Processing the color file with custom settings

Now you're ready to try out your new job options setting.

In Distiller, choose File > Open. Select Color.ps in the Lesson04 folder, and click Open.

Name the Adobe PDF file Color5.pdf, and click Save to save it in the Lesson04 folder. (The default is to save the file on the desktop.)

The conversion of the PostScript file is shown in the Distiller window.

In Acrobat, choose File > Open. Select Color5.pdf and Color4.pdf (the other screen-optimized PDF file) in the Lesson04 folder, and click Open.

Choose Window > Tile > Vertically to display the files side-by-side, and view both files at 200% magnification. If needed, use the scroll bars to display the same area in each of the files.

Color5.pdf is smoother than Color4.pdf. Because Color5.pdf has a higher resolution (108 dpi rather than 72 dpi), it contains more pixel detail and finer image quality.

Color5.pdf 42KB

Color4.pdf 25KB

Choose Window > Close All to close the files without saving them.

Compare the file size of the two images. In Windows use Windows Explorer; in Mac OS, choose Get Info > General Information from the File menu. Color5.pdf is significantly larger than Color4.pdf.

Processing grayscale and monochrome images

You can experiment with applying default compression and resampling settings to a grayscale and a monochrome PostScript image file. This part of the lesson is optional.

You'll convert the sample PostScript files Gray.ps and Mono.ps, located in the Lesson04 folder to Adobe PDF using the eBook job options. (We converted the two PostScript files using the Press, Print, and Screen job options for you; however, you can experiment with creating the files yourself using these job options if you have time. You can also customize the job options settings as you did in the previous section.)

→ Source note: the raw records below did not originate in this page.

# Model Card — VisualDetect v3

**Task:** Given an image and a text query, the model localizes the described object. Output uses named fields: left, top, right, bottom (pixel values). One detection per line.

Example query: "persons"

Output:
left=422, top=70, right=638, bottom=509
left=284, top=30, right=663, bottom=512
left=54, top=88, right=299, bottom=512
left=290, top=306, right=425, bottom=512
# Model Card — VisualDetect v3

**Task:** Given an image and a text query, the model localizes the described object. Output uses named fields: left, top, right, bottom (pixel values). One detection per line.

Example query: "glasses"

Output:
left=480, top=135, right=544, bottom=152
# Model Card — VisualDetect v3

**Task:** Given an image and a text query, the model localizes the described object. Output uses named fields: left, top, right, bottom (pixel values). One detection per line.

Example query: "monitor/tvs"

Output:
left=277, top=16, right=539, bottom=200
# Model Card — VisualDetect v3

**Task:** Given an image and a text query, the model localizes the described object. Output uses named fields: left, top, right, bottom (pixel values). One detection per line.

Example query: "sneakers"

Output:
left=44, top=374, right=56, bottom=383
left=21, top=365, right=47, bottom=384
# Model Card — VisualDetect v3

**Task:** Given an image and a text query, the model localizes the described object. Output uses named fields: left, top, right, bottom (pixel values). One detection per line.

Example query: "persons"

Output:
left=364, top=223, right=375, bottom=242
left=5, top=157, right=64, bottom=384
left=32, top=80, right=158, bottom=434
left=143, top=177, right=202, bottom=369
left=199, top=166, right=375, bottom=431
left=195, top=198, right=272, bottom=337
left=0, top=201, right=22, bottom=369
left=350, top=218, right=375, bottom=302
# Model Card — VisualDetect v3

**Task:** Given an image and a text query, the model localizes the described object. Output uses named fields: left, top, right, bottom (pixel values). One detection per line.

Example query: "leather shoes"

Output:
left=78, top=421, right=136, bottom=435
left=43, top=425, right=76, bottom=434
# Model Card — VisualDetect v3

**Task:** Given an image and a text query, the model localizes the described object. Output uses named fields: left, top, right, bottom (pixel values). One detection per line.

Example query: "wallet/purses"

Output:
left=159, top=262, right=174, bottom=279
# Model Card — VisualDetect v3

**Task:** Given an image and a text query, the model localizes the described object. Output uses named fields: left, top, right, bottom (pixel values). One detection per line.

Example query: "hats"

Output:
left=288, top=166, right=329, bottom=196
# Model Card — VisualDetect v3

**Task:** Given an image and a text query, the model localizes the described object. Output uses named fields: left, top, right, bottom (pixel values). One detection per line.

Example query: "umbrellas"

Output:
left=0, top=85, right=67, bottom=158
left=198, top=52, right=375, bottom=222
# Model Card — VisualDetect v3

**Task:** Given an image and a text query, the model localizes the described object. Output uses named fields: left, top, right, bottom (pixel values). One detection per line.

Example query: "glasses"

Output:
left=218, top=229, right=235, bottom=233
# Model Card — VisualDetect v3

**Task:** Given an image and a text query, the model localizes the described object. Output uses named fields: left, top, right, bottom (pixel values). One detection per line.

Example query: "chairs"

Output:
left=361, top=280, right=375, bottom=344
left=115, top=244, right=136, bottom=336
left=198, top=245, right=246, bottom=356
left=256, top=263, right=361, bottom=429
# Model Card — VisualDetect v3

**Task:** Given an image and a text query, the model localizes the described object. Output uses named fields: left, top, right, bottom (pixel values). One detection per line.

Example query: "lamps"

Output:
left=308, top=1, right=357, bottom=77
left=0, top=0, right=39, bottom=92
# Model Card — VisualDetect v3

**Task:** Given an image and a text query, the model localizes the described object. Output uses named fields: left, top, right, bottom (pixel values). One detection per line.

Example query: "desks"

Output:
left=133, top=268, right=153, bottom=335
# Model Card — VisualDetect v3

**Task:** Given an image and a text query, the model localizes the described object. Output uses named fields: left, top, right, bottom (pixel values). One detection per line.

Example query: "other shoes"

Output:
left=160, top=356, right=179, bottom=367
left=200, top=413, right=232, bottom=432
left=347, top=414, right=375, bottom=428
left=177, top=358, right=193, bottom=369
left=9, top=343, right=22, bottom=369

In the Distiller window, choose eBook from the Job Options menu.

The eBook setting creates output appropriate for on-screen display, such as desktop computers, laptops, and eBook reading devices.

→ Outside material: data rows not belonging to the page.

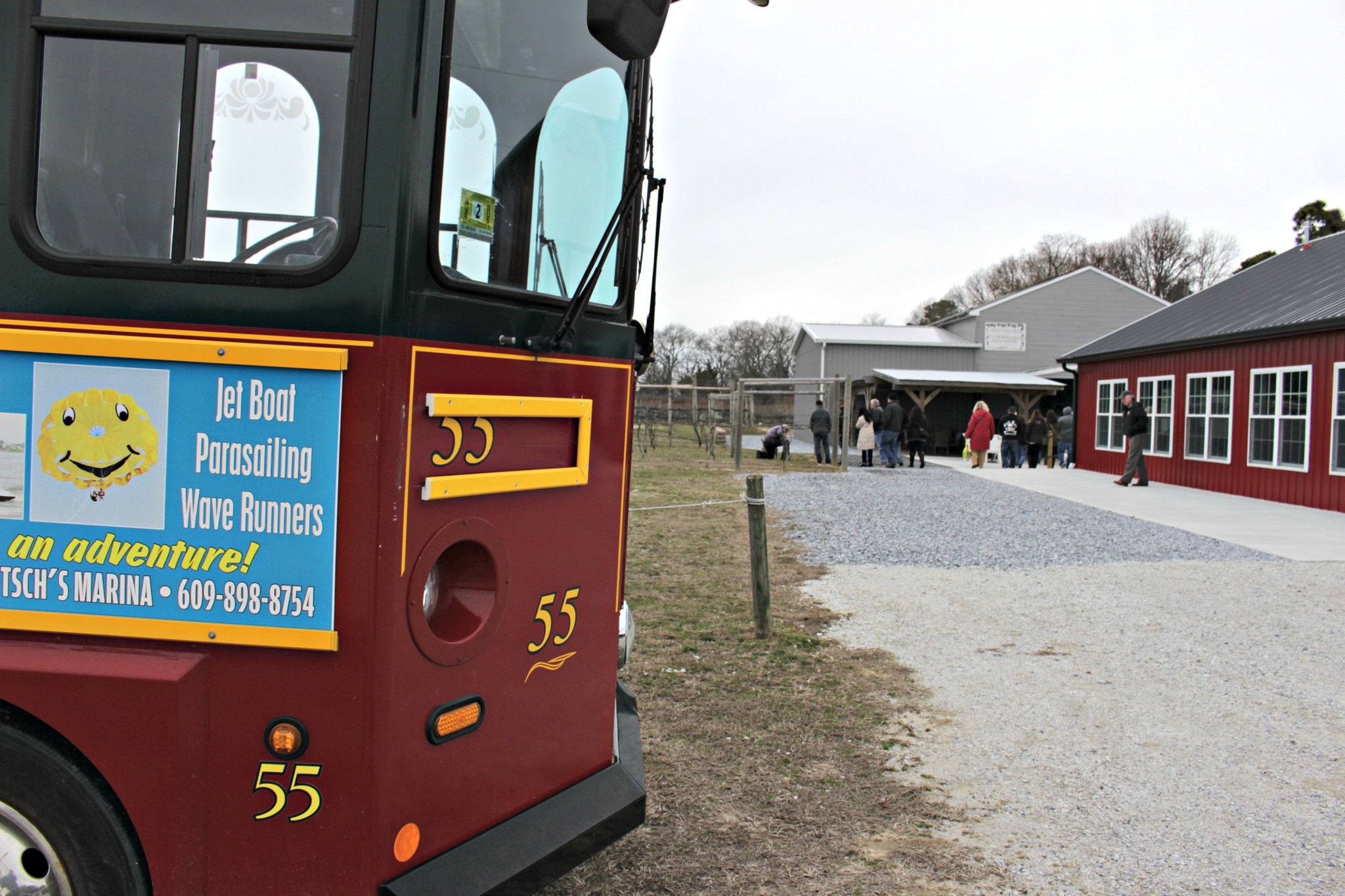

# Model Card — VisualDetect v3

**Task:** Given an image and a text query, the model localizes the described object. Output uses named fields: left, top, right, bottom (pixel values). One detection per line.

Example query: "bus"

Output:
left=0, top=0, right=679, bottom=896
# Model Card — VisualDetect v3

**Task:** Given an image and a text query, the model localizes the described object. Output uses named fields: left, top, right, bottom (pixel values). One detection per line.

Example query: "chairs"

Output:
left=932, top=432, right=961, bottom=455
left=985, top=435, right=1002, bottom=464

Choose File > Open. Select Gray.ps in the Lesson04 folder on your hard drive, and click Open.

Name the Adobe PDF file Gray1.pdf, and save it in the Lesson04 folder. Distiller shows the status of the conversion process to Adobe PDF.

Repeat steps 1 through 3 for the Mono.ps file, naming the resulting Adobe PDF file Mono1.pdf.

Gray1.pdf 94KB

Gray2.pdf 748 KB

Gray3.pdf 357KB

Gray4.pdf 31KB

Mono1.pdf 8KB

Mono2.pdf 8KB

Mono3.pdf 388KB

Mono4.pdf 4KB

In Acrobat, open the “Gray” series of files and the “Mono” series of files, and compare the image quality and file size as you did for the Color1.pdf, Color2.pdf, Color3.pdf, and Color4.pdf files in “Using default compression settings” on page 82.

You'll notice that images with larger file sizes do not necessarily yield better display quality. Downsampling a monochrome file may not significantly reduce its size. When converting your images to Adobe PDF, choose compression and resampling options that will give you adequate quality at the smallest file size possible.

When you've finished comparing image quality and file size, choose Window > Close All to close all the files without saving them.